Healthcare stakeholders from across Europe have launched a pilot initiative to test out a consultation process for drugs in early development involving regulators, clinicians, health technology assessors (HTAs), patient representatives, payers and the drug developers themselves.
The aim, said the European Healthcare Innovation Leadership Network (which laid the groundwork for the initiative) and the European Medicines Agency (which is one of the participants), is to “improve clarity and alignment among the stakeholders regarding what constitutes a medicine’s value and the evidence required to demonstrate that value most effectively”.
Other than the EMA, the pilot process involves a range of stakeholders from France, Germany, Italy, the Netherlands, Sweden and the UK. The participating companies – AstraZeneca, GlaxoSmithKline and Johnson & Johnson, all of which support and fund the Network – will seek early advice on medicines under development for either breast cancer or type 2 diabetes, with consultations planned over the next few months. Currently three pilots are planned for the latter half of 2010 and for early 2011.
The agreed consultation process will engage all the participants on issues of therapeutic value and a narrower group of HTAs and payers on questions of economic value derived from therapeutic benefits, explained the European Healthcare Innovation Leadership Network and the EMA.
The pilots, they noted, are the result of a collaborative design effort involving all the participants. It was informed partly by existing early advice processes offered by agencies such as the EMA, the US Food and Drug Administration and, in the HTA field, the UK’s National Institute for Health and Clinical Excellence.
Key among the agreed design principles was the equal standing of all the institutions involved. The pilot consultations will focus on the methodology of value assessment and on identifying areas where alignment is possible among the participating stakeholders around the data needed to show value.
Pricing is not currently part of the remit, since these decisions fall under national mandates, the European Healthcare Innovation Network pointed out.
The ensuing recommendations will be non-binding and will not supersede existing advice processes, nor will they replace existing channels for regulatory and reimbursement approval.
The European Healthcare Innovation Network was set up by professional services firm Tapestry Networks in 2006, initially with the support of GlaxoSmithKline and its chief executive officer Andrew Witty.
The stated aim was to “bring together a premier group of healthcare leaders from EU Member States who are committed to addressing the complementary goals of improving health outcomes as well as the climate for innovation within the constraints of pressures to control healthcare costs”.
Network members and Tapestry Networks identified breast cancer and type 2 diabetes as the initial focus for their discussions due to these diseases’ high unmet needs and impact on healthcare systems.
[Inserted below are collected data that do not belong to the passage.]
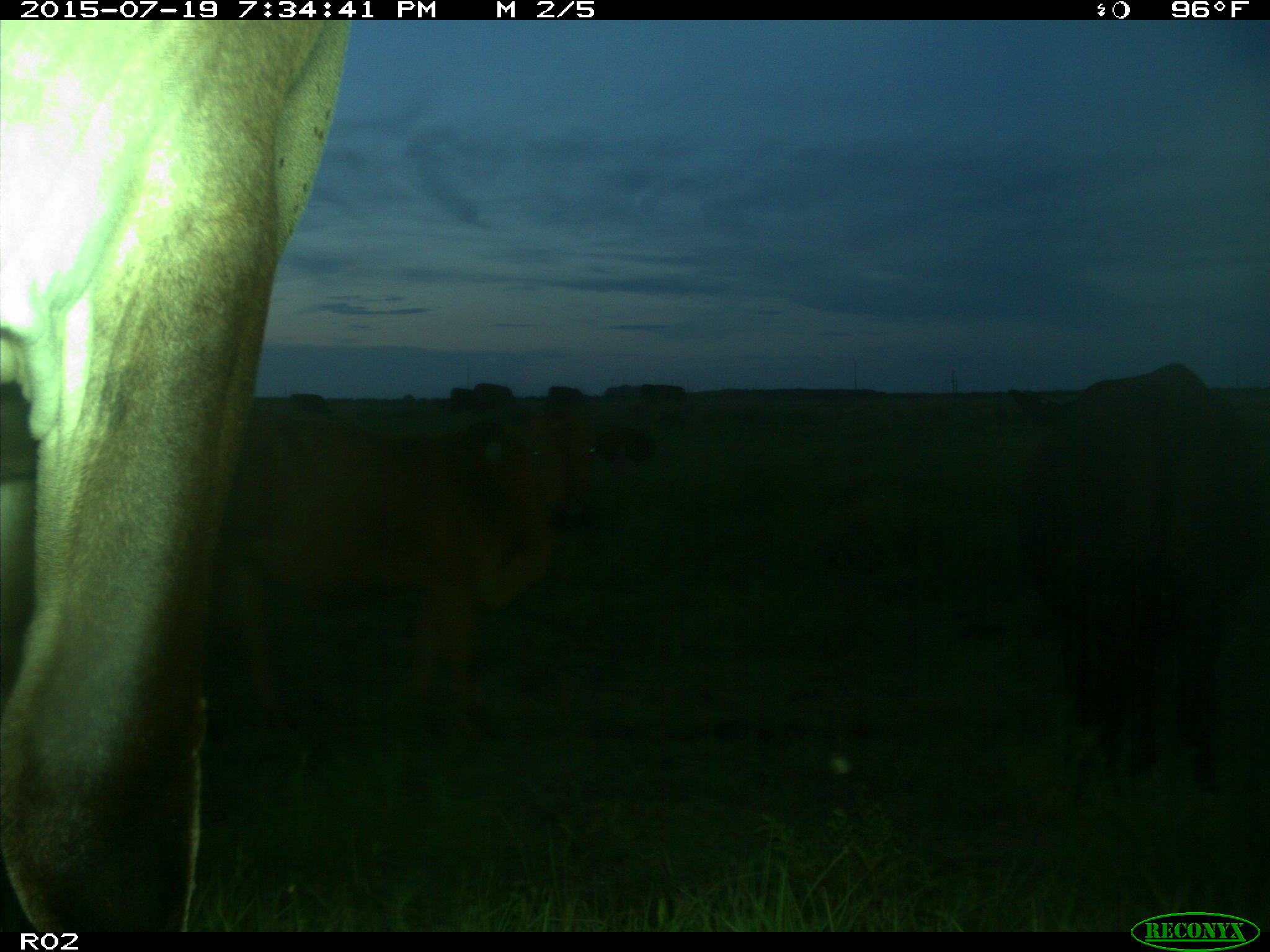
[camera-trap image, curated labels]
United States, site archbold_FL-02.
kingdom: Animalia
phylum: Chordata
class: Mammalia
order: Artiodactyla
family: Bovidae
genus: Bos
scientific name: Bos taurus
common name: domestic cow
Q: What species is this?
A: Bos taurus (domestic cow).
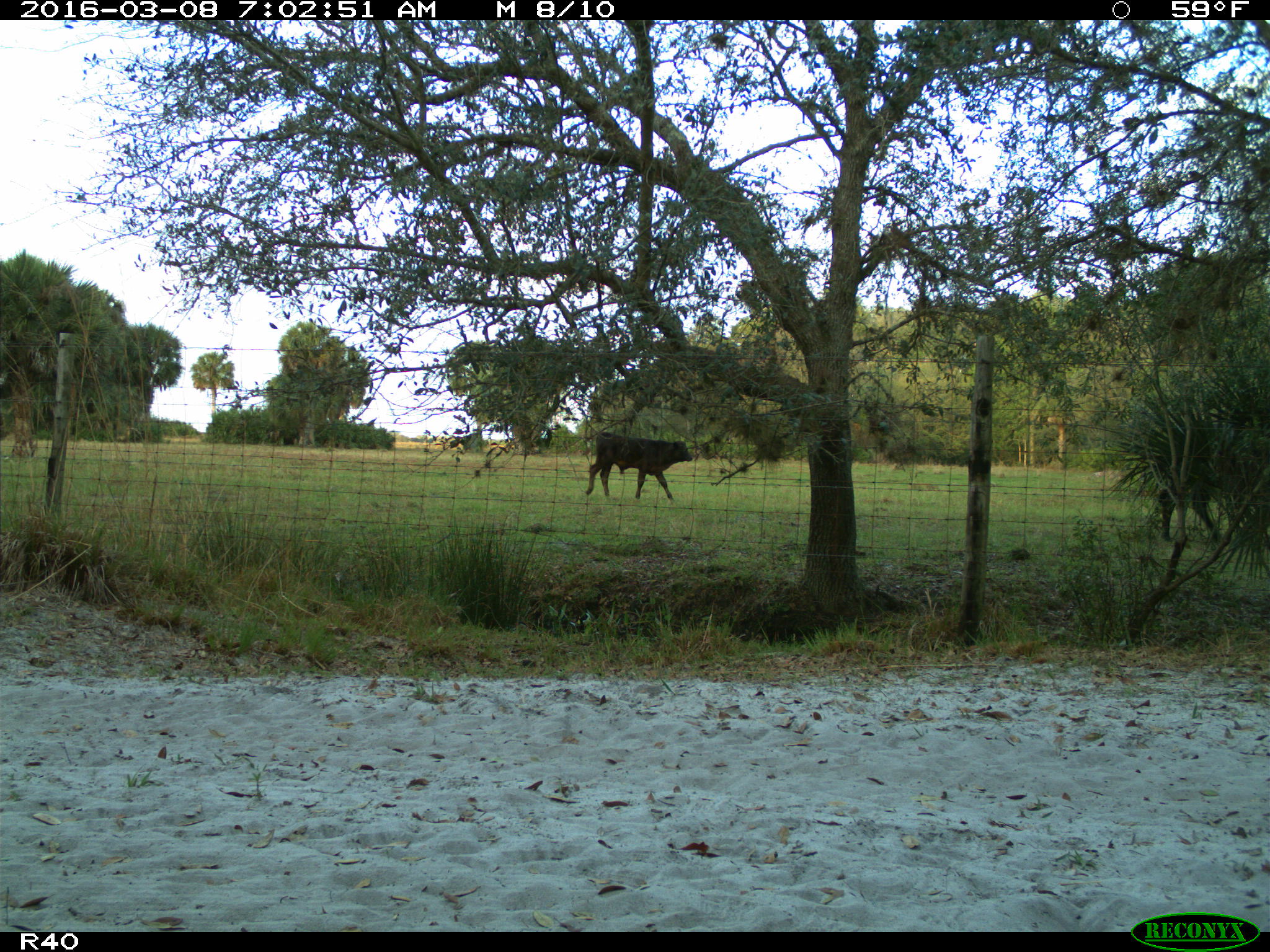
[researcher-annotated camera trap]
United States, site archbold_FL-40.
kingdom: Animalia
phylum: Chordata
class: Mammalia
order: Artiodactyla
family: Bovidae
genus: Bos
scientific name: Bos taurus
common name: domestic cow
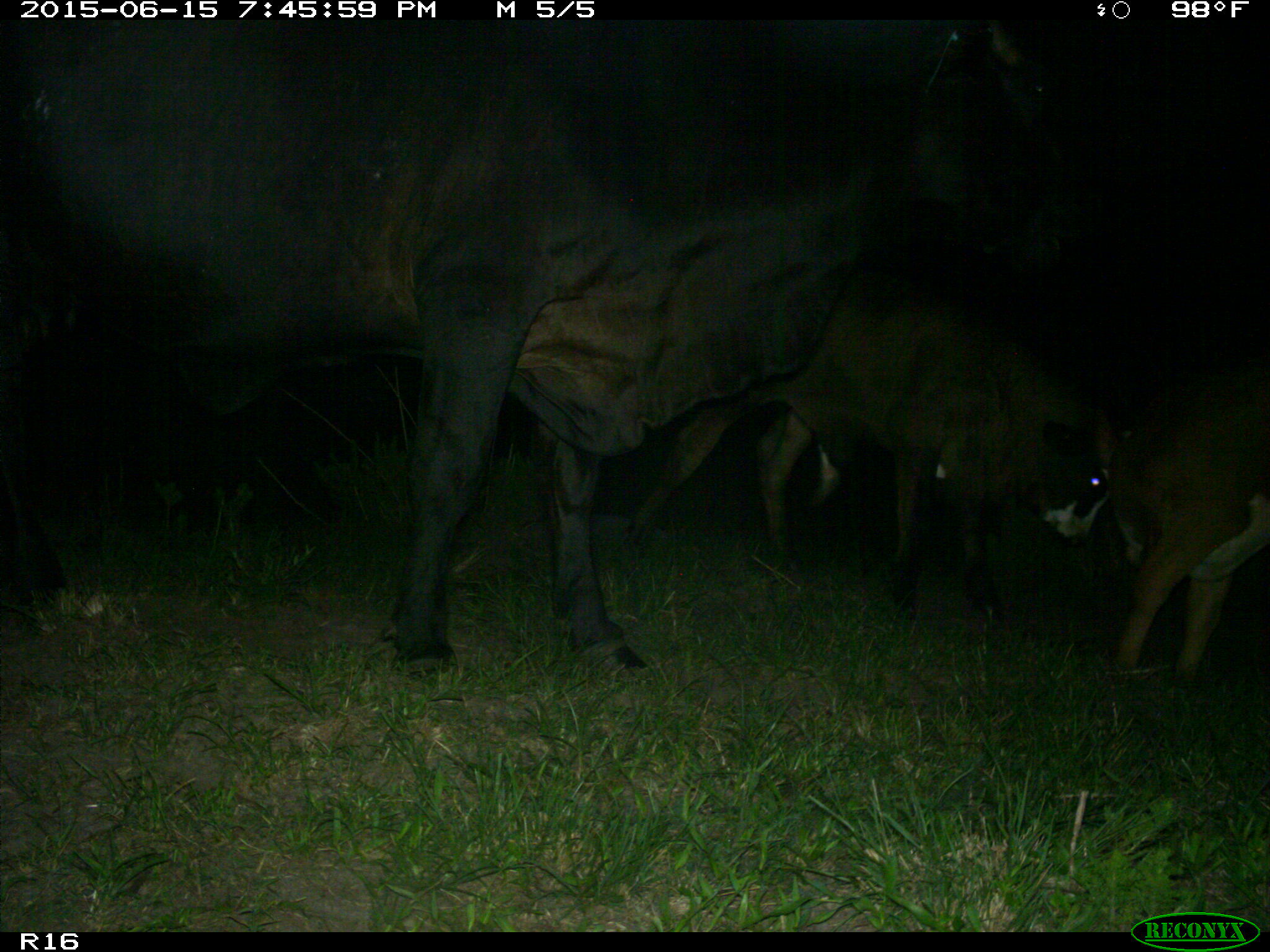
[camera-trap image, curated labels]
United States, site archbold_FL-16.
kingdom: Animalia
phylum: Chordata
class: Mammalia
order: Artiodactyla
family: Bovidae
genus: Bos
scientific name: Bos taurus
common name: domestic cow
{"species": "Bos taurus (domestic cow)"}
In 2009, Tapestry Networks convened working groups around the two therapeutic areas and the participants – leading medical experts, regulators, payers, reimbursement authorities, patients and industry representatives from across Europe – established a shared value framework, comprising an agreed set of attributes, therapeutic endpoints and economic inputs, for evaluating new medicines in these categories.
The working groups recommended multi-stakeholder consultations in early-stage drug development to help address obstacles to health systems delivering the right medicines to the right patients at the right time.
These obstacles, Tapestry Networks said, include the high cost of bringing innovative new medicines to market and the limited additional benefits over existing treatments offered by many of these medicines.
The European Commission gave the EMA a political mandate to start interacting with HTA agencies when it published the conclusions of the Pharmaceutical Forum in October 2008.
They included a recommendation that the EU Member states, with the involvement of the EMA, should continue their efforts to consider how information published on approved medicines can contribute to relative effectiveness assessments, the agency noted.